A video of an Arkansas man giving his grandsons a two-armed hug for the first time has touched the hearts of many and is drawing attention to adaptive equipment that can make a big difference for people with disabilities.
Emily Sisco, an adjunct professor of occupational therapy at Arkansas State University, shared the now-viral video on Facebook on Feb. 2. The clip shows her dad, Kevin Eubanks, tearfully holding his grandsons, Cope, 9, and Rigney, 6. Eubanks’ left arm was injured following a stroke in 2014 but last month, with the help of a soft, stretchy wristband tool, he was able to link his arms into a circle shape and lift them together for a warm embrace with the boys.
Eubanks, 60, said the special moment was “overwhelming” and one he couldn’t have imagined eight years ago. “It caught me off guard and as you can tell, it was very emotional for me because the family I grew up in, we always love to hug each other with both arms and it's what we call giving a bear hug, and that is just something that I hadn't been able to do since my stroke,” Eubanks explained to “Good Morning America.”
He went on, “I got to hug my second one, Rigney, which was born after my stroke. The realization really hit me then that this is the first time I've got to hug him like that with two arms. And I just could not control it then. I just cried and cried and cried.”
It’s a significant breakthrough for Eubanks, who, at 52, suffered a stroke that temporarily rendered the left side of his body paralyzed. He said doctors told his family at the time that he might not even live. But in the years since, Eubanks has worked hard to make a strong recovery. Watching the therapists who helped her dad even inspired Sisco to pursue occupational therapy as well.
“She saw how much work they were doing with me in the facility that I was in and it just touched her heart to where she wanted to be able to help people,” Eubanks said. “And that's when she went back to school and got her degree.”
Sisco’s Facebook post has nearly 5 million views in just over five weeks. It has also shined a spotlight on the wristband tool Eubanks used.
Initially named the “Hugger” and now called the “HugAgain,” the tool is a prototype created by Arkansas State University students Erica Dexter, Larissa Garcia, Lisa James and Casey Parsons, all students of Sisco’s in the occupational therapy assistant program. The "HugAgain" is one of several adaptive tools, including an adaptive fishing pole, card holders and a soap holder tool -- all made by Sisco's students.
In January, Sisco gave her technical skills class a case study and two weeks to create a tool that would benefit the client in the case. In the past, Sisco said she gave students a fake scenario to work with. But this time she decided, with Eubanks’ approval, to present her own father’s real-life story and post-stroke experience for the class assignment.

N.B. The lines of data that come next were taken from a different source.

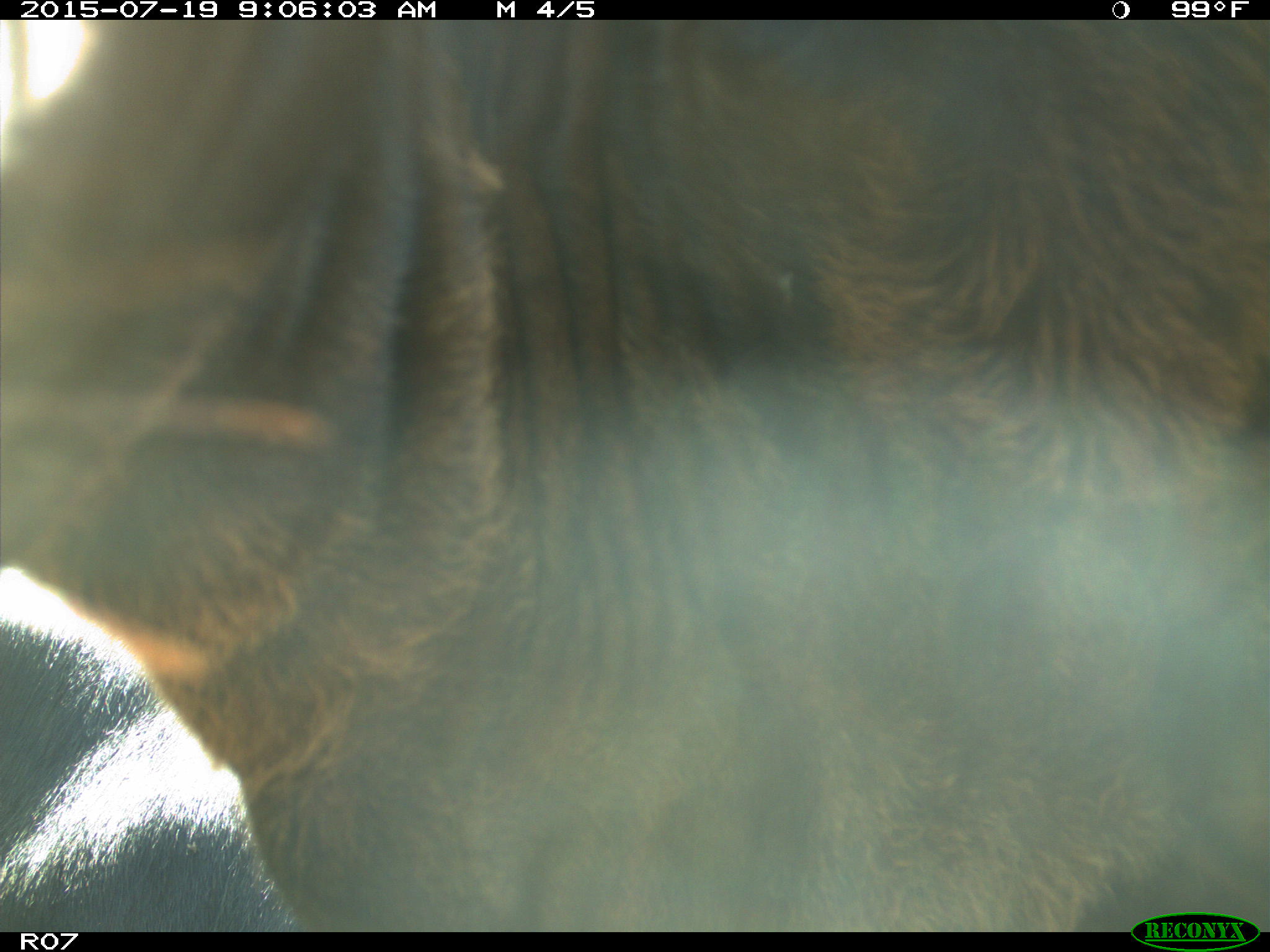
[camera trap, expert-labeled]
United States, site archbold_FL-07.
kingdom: Animalia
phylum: Chordata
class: Mammalia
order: Artiodactyla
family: Bovidae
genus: Bos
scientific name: Bos taurus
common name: domestic cow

“When we asked what is one thing that you would like to return doing and he said, hug again with two arms, we just knew that we had to help him get there,” Parsons explained to “GMA.” “We were all in agreement that giving him a hug was occupational-based, it was meaningful to our client, and it was something that we could do or at least try to do.”
The team got to work brainstorming ideas, addressing questions and figuring out technical details like the type of material they wanted to use. The “HugAgain” came together quickly – all within two weeks.
“We kind of went through some options of how we could make something to lift his arm up and we just ended up simplifying it because it really is pretty simple. But it's just something that people don't think of,” James said.
The team has since received messages from around the world, asking for more information about the “HugAgain,” so they set up a Facebook page and decided to perfect the design and plan to sell it when it goes into production.
“If you make money off of it, then that's just icing on the cake, but that's really not our motivation for what we're doing,” James said. “We really want to see more reactions like Ms. Sisco's father, and just see how many lives that can be touched through this one small device.”
Added Dexter: “It's a thing that a lot of people take for granted. But you know, once it's gone, you do value that and you can value that again.”
James said the project taught her and her classmates not to overlook each person’s unique needs. “Even just the small things can be just as important or more important to an individual than what our plans are for that person," she said. "So I think it was a good lesson to really listen to what they're telling us and not what we think they need."
Eubanks said at the end of the day, the HugAgain and its impact is nothing short of extraordinary.
“I want people to know: Don't ever underestimate the effect of a touch of some kind, no matter if it's a handshake, a hug, or just putting your arm around somebody. That personal touch sends a message to that person that you love them and that can do so much to a person's confidence and mindset.”